In an appeal from a modification of alimony, every reasonable presumption will be made in favor of the correctness of the trial court's exercise of discretion. E.g., McGuinness v. McGuinness, supra, 13. Because of the trial court's advantageous position to assess the credibility factors significant to its determination, its decision will not be disturbed unless it acted illegally or unreasonably. E.g., Moore v. Moore, 187 Conn. 589, 447 A.2d 733 (1982); Tutalo v. Tutalo, 187 Conn. 249, 251-52, 445 A.2d 598 (1982). This case does not present one of those exceedingly rare situations in which we find an abuse of discretion.

There is no error.

NOTES

[1] The decree also (1) divided the proceeds of a joint savings account as follows: $16,265 to the plaintiff, $4000 to the defendant; (2) required the defendant to set up a trust funded by life insurance for the children's benefit until the youngest reached age 18; and (3) required the defendant to pay the plaintiff's miscellaneous bills and attorney's fees totaling $2570.

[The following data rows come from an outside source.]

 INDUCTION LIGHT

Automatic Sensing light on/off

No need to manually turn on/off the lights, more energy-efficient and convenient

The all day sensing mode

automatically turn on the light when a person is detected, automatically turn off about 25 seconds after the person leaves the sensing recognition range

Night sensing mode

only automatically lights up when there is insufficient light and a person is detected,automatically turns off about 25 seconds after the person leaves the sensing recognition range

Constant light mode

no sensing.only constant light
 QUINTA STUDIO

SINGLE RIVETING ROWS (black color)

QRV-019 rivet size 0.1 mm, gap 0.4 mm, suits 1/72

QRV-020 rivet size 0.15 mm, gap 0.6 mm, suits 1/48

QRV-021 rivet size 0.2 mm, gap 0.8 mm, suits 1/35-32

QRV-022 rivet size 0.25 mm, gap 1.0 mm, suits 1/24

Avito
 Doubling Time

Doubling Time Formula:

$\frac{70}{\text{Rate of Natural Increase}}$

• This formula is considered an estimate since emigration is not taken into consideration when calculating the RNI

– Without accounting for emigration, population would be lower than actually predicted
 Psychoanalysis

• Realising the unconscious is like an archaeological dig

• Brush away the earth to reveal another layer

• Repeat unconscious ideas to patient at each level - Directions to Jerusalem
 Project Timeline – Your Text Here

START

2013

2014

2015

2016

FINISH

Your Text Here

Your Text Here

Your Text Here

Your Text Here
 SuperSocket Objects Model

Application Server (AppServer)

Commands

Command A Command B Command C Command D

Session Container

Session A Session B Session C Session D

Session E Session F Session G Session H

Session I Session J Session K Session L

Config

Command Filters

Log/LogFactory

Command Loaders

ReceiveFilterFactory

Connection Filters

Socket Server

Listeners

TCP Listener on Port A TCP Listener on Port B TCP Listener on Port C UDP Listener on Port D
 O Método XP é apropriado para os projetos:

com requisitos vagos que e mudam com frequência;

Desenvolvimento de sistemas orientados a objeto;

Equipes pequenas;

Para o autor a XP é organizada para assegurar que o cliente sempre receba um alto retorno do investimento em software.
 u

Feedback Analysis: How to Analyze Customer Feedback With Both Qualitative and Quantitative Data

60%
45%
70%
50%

[2] As additional grounds for modification the motion states that the plaintiff expected to lose her job. This expected event never occurred, and was not an issue at the 1981 hearing.

[3] Not included in the defendant's weekly income in his 1981 financial affidavit is the value of interest and dividends received from certain investments, in which the defendant claimed a one-half interest, totaling $19,375. Employing an 8 percent interest rate, the plaintiff calculates the defendant's weekly income from this property to be $40.25. The trial court found that the defendant "had additional income of an undetermined amount paid into a stock management fund used for investment by defendant and his second wife."

[4] In computing his total assets in 1981, the defendant took only a one-half interest in all property; the other half was allegedly owned by his second wife. Under this formula, the defendant claimed his net equity as $61,350. Nevertheless, the defendant included 100 percent of all household expenses to calculate his weekly expenses, as well as 100 percent of the joint liabilities to calculate his total liability. The trial court noted this discrepancy and hence found the defendant's assets to be between $61,350 and $122,700, "depending on the value placed on the claimed equitable interest of his second wife" and his net worth, after deducting total liabilities, to be between $42,225 and $103,585.

[5] The plaintiff claims that this court rejected the present trial court's interpretation of the abatement provision in Cummock v. Cummock, 180 Conn. 218, 429 A.2d 474 (1980). The plaintiff's assertion is without merit. This court does not find facts and we expressly did not attach any particular significance to the disputed language as a matter of law. To the contrary, we noted in Cummock that the trial court did not rely upon that provision and we remanded for a determination of that factual issue.

[6] The trial court also denied the plaintiff's motion for counsel fees and the defendant's motion for support. Neither party has sought this court's review of those actions.

[7] The plaintiff also claims error in the court's subordinate finding that the burden of inflation has a more adverse effect on the defendant than on the plaintiff. This finding is reasonable and not clearly erroneous and, in any event, did not appear to have altered the court's finding that the defendant's ability to pay alimony had substantially increased despite inflation.

Finally, the plaintiff claims error in the trial court's denial of her motion to compel refiling of the defendant's financial affidavits, which alleged that the defendant had failed to include interest and dividend income, and had failed to represent accurately the financial circumstances of his present household. Although the court denied the plaintiff's motion, it did note the omissions and possible discrepancies in the defendant's affidavit in its memorandum of decision and considered the conflicting scenarios presented by the defendant and the plaintiff. Accordingly, the trial court did not abuse its discretion in denying the motion.